Le refuge des tyrans : une géopolitique de la protection
L’allié russe n’est pas le seul à offrir une protection aux dictateurs déchus. Certaines puissances occidentales, telles que la France, ont été accusées de favoriser ou de protéger certains dirigeants, surtout lorsque ces derniers ont servi leurs intérêts géopolitiques ou économiques. Une fois leur pouvoir effrité, ces dirigeants se trouvent parfois refuge dans ces pays, où ils sont invités en tant que conseillers ou protégés, comme c’est le cas avec certains anciens dictateurs africains. Les accords diplomatiques sont souvent assouplis, et les dictateurs déchus trouvent des retraites dorées à l’abri des regards.
Ainsi, l’impunité des dictateurs et leur capacité à rester au pouvoir ou à trouver un asile confortable après leur chute est une constante dans l’histoire géopolitique contemporaine. Que ce soit en Russie, en France ou ailleurs, ils sont rarement confrontés à la justice internationale, et ce sont les peuples qui continuent de payer le prix fort pour leurs crimes.
Une réflexion philosophique : « L’histoire, avec ses souffrances, continue de s’écrire »
Comme l’a dit le philosophe Jean-Paul Sartre : « L’histoire n’est rien d’autre que la succession des injustices. » Cette phrase résonne particulièrement lorsqu’on observe l’impunité dont jouissent les dictateurs.

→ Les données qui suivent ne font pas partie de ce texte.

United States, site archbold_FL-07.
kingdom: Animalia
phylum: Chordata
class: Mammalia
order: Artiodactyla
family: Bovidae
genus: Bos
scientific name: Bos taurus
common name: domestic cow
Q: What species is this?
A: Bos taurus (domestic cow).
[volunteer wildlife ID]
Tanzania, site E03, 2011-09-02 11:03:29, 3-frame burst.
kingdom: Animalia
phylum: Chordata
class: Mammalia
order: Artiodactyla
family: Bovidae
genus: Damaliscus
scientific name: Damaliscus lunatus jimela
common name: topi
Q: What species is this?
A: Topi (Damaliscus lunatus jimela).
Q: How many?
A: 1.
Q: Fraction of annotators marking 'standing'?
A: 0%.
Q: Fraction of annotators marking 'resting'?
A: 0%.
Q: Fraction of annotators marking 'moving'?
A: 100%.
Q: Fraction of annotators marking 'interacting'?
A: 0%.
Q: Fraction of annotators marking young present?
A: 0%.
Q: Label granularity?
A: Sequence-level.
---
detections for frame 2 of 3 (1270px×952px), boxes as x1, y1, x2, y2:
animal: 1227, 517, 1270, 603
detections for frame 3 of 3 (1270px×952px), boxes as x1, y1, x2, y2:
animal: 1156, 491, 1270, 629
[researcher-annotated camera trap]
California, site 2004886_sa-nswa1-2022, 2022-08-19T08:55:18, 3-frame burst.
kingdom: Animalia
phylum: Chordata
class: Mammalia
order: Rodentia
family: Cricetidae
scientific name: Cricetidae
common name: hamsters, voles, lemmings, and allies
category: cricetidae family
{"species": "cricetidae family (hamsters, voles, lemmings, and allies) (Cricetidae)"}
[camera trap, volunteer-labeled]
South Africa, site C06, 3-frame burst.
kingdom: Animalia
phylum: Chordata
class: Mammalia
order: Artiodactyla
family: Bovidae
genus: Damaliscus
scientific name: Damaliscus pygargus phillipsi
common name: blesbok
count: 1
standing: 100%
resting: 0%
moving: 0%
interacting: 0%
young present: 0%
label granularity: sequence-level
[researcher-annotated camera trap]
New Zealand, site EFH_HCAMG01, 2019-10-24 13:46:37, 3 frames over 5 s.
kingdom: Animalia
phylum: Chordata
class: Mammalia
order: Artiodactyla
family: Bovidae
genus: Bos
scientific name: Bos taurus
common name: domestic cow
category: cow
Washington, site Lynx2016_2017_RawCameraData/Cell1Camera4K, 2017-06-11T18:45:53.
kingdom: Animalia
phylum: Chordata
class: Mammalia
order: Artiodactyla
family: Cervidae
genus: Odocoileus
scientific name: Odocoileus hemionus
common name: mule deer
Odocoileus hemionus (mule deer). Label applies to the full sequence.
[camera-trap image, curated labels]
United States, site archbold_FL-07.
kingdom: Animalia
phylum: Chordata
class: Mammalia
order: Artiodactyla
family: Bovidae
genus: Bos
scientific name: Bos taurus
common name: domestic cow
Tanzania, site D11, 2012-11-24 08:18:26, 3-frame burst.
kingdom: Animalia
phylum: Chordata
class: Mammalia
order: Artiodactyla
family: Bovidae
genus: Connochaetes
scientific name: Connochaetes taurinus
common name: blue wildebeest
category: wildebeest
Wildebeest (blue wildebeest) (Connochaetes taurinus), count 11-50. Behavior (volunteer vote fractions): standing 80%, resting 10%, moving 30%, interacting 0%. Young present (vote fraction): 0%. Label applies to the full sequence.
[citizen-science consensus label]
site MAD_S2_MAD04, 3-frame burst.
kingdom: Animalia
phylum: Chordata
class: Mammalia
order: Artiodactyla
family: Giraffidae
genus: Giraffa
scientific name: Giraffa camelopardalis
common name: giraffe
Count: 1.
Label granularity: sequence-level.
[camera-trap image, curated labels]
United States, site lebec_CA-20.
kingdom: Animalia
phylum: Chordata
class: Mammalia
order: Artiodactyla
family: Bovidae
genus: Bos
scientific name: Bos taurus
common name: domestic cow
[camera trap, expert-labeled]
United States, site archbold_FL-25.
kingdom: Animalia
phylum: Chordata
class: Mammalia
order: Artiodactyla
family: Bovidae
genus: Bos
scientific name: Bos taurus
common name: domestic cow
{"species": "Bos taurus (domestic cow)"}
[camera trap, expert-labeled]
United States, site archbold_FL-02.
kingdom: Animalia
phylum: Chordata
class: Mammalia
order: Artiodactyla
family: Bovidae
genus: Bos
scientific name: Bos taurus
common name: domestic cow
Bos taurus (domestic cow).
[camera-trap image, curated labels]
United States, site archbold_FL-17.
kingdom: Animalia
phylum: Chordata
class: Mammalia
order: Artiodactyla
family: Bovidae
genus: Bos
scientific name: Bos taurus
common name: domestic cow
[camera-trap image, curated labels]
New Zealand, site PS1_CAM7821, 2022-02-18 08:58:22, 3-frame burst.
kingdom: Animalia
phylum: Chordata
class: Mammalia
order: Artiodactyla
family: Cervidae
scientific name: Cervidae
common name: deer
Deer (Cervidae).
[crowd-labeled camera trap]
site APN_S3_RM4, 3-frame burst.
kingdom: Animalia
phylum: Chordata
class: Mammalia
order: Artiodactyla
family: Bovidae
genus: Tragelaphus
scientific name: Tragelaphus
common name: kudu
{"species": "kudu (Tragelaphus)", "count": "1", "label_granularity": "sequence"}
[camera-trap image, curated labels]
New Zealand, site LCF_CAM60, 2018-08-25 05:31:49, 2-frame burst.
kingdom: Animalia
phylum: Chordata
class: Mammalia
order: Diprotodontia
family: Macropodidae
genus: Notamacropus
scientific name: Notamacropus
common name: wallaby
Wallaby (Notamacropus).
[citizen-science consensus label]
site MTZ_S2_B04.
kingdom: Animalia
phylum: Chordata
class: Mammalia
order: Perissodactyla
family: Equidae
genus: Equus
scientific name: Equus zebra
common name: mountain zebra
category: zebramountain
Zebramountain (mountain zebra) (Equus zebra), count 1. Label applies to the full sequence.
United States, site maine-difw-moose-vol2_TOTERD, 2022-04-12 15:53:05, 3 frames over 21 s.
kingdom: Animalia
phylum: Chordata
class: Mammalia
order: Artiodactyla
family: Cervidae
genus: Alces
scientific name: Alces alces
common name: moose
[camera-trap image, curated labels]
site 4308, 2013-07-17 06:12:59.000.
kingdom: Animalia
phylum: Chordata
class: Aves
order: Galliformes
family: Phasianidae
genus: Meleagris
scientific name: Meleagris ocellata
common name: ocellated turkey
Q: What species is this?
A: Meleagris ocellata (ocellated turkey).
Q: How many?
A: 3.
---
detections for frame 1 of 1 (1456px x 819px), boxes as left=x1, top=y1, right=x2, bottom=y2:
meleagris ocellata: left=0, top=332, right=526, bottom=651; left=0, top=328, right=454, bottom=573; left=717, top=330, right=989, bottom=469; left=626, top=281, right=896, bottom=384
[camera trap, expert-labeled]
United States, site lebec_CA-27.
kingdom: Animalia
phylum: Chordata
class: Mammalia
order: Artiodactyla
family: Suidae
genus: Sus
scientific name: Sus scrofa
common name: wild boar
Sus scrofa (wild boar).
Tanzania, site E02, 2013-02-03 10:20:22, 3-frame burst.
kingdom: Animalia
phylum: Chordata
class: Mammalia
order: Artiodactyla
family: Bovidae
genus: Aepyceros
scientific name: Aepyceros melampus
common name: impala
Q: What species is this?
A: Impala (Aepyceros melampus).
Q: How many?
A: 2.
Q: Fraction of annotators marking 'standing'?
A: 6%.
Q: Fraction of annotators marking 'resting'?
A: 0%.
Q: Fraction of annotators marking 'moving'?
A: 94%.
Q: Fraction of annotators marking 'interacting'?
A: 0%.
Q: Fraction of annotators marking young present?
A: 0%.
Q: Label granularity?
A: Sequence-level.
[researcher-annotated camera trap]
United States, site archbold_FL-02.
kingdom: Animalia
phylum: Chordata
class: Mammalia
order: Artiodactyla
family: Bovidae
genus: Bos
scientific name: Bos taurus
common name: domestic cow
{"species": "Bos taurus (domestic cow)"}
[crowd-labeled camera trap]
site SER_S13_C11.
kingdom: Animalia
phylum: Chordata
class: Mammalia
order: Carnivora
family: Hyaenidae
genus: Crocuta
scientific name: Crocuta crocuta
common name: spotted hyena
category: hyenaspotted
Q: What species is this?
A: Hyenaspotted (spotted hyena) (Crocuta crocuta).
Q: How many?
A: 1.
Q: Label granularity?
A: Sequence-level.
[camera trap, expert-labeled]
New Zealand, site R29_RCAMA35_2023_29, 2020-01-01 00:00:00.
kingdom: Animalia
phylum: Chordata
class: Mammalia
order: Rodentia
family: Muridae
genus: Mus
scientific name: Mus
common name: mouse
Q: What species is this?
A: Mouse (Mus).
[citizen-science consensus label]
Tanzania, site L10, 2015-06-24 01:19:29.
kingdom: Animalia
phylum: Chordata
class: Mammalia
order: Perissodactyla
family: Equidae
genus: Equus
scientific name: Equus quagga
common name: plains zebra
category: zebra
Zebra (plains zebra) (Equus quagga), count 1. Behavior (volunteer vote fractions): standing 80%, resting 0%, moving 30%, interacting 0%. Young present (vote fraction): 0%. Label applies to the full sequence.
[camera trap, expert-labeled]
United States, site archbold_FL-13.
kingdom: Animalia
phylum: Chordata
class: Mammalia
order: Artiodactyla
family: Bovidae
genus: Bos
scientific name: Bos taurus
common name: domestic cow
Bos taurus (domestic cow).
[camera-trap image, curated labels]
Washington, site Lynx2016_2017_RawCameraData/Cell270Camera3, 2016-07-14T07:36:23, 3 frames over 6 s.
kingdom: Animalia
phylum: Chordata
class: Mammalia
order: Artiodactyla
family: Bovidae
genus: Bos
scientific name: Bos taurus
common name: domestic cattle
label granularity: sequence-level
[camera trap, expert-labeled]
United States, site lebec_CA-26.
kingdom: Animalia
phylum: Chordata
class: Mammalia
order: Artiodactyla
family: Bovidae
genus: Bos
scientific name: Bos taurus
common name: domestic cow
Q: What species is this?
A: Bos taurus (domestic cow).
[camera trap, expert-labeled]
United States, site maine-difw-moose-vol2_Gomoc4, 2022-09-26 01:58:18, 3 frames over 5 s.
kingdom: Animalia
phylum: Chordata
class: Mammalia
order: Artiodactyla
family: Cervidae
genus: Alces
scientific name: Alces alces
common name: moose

La Russie, en offrant à el Assad un asile, en protégeant certains dictateurs, contribue à cette mécanique. La politique mondiale devient ainsi un jeu de pouvoir où l’oppression des peuples est souvent une monnaie d’échange pour préserver les intérêts nationaux.
De plus, il est important de rappeler une citation de l’historien et sociologue Zbigniew Brzezinski : « La politique internationale est une danse où ceux qui ont du pouvoir dictent la musique et ceux qui n’en ont pas, dansent ». Les dictateurs ne sont que des instruments dans cette danse complexe, manipulés par des puissances qui contrôlent les ressources et les alliances.
Qui paiera le prix ?
Les dictateurs sont rarement confrontés aux conséquences de leurs actions. En Russie, Bachar el-Assad continue de recevoir le soutien de son allié Vladimir Poutine, et ce, malgré des crimes de guerre avérés. Ces soutiens ont un coût. Le prix est payé par les populations qui vivent sous le joug de ces régimes, mais aussi par les pays eux-mêmes qui perdent leur crédibilité sur la scène internationale.
Le véritable prix de cette impunité, c’est celui de la justice, de la démocratie et de la paix. À long terme, c’est la stabilité mondiale et les principes de la justice internationale qui se trouvent menacés par ces pratiques. En fin de compte, la grande question reste : qui paierament le prix de cette véritable impunité géopolitique ? Les peuples opprimés, ou bien les puissances qui protègent ces tyrans ? Le monde continue d’attendre des réponses.
« Le silence des puissants face aux tyrans est un consentement tacite à l’injustice. Tant que la politique de l’impunité prospère, la justice mondiale reste une illusion », avait dit Ban Ki-moon, ancien secrétaire général des Nations unies.
Cette citation met en lumière le paradoxe auquel nous sommes confrontés : le silence ou le soutien des grandes puissances envers des dictateurs contribue à la pérennité des injustices. Elle nous rappelle que, tant que l’impunité est une stratégie géopolitique, l’idéal de justice reste hors de portée.